一人ユニコーンは可能?AI一人起業を売上・原価・利益で現実的に考える

ノートとパソコンで一人事業の数字を考える起業

月商100万円を作り、変動費と固定費を引いて35万円が残ったとしても、その会社をユニコーンとは呼べません。売上の伸びと、会社が市場からいくらと評価されるかは別の話だからです。

ユニコーン企業は一般に、設立10年以内で企業価値10億ドル以上の未上場企業を指します。社員が一人でも条件は変わりません。

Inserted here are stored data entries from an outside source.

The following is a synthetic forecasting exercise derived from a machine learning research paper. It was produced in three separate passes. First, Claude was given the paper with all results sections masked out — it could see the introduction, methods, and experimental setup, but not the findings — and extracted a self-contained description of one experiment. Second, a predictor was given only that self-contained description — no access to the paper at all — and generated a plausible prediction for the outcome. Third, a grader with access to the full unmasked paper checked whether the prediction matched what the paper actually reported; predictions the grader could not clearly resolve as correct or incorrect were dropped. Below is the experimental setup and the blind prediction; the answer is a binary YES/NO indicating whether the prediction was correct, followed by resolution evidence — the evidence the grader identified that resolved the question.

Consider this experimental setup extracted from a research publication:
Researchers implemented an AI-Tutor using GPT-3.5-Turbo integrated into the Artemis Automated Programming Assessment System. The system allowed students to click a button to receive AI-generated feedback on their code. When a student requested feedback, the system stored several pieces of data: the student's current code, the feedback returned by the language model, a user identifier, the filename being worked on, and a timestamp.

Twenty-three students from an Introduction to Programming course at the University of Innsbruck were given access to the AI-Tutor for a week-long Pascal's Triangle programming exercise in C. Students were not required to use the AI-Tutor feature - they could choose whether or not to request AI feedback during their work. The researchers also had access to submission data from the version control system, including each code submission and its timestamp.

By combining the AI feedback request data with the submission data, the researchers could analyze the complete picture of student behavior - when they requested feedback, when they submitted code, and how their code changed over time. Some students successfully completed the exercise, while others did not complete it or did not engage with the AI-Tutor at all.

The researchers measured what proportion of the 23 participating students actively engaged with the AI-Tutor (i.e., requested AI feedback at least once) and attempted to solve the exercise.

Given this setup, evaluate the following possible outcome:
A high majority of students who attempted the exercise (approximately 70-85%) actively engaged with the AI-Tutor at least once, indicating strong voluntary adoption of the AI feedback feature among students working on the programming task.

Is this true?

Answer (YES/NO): YES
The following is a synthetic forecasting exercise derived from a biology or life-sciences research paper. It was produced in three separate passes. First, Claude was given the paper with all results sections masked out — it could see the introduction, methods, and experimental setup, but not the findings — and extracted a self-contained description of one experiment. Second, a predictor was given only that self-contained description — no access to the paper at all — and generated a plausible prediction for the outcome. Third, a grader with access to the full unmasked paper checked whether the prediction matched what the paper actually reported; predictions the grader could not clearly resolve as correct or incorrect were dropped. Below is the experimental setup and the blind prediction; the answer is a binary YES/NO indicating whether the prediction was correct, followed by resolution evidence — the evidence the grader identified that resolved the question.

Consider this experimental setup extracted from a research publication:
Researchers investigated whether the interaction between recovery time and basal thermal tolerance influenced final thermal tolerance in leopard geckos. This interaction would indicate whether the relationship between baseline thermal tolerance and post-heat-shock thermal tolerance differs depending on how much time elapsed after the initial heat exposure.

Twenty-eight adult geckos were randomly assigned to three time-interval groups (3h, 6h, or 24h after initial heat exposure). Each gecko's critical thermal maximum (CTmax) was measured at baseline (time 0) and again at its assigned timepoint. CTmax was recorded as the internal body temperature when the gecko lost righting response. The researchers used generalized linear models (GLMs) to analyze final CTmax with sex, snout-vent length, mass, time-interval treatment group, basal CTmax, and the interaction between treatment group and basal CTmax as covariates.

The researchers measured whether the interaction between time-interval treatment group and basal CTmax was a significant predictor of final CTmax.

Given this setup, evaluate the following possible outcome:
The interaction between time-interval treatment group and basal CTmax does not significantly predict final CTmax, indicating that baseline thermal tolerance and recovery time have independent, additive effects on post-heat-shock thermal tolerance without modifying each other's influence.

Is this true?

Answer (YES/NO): NO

一人であることだけでは達成可能か判断できず、商品が大きく伸びる仕組みと、市場からの企業価値評価が必要です。

以下の数字は企業価値の証明ではありません。AIと外部サービスを使う小規模な会社が、人数を増やす前に採算と運営限界を確かめるための計算です。私は企業価値を予想する前に「顧客が増えても一人で品質を守れる仕組みか」を見ます。

一人で伸ばしやすい事業の条件

一人で大きくするなら、商品を一つ追加販売するたびに、社長の作業が同じだけ増えないことが欠かせません。販売後も毎回打ち合わせが必要な仕事は、売上と一緒に予定表が埋まります。反対に、同じ仕組みで提供できるソフトウェア、デジタル商品、会員向け情報などは、提供人数を増やしても作業の増え方を抑えやすくなります。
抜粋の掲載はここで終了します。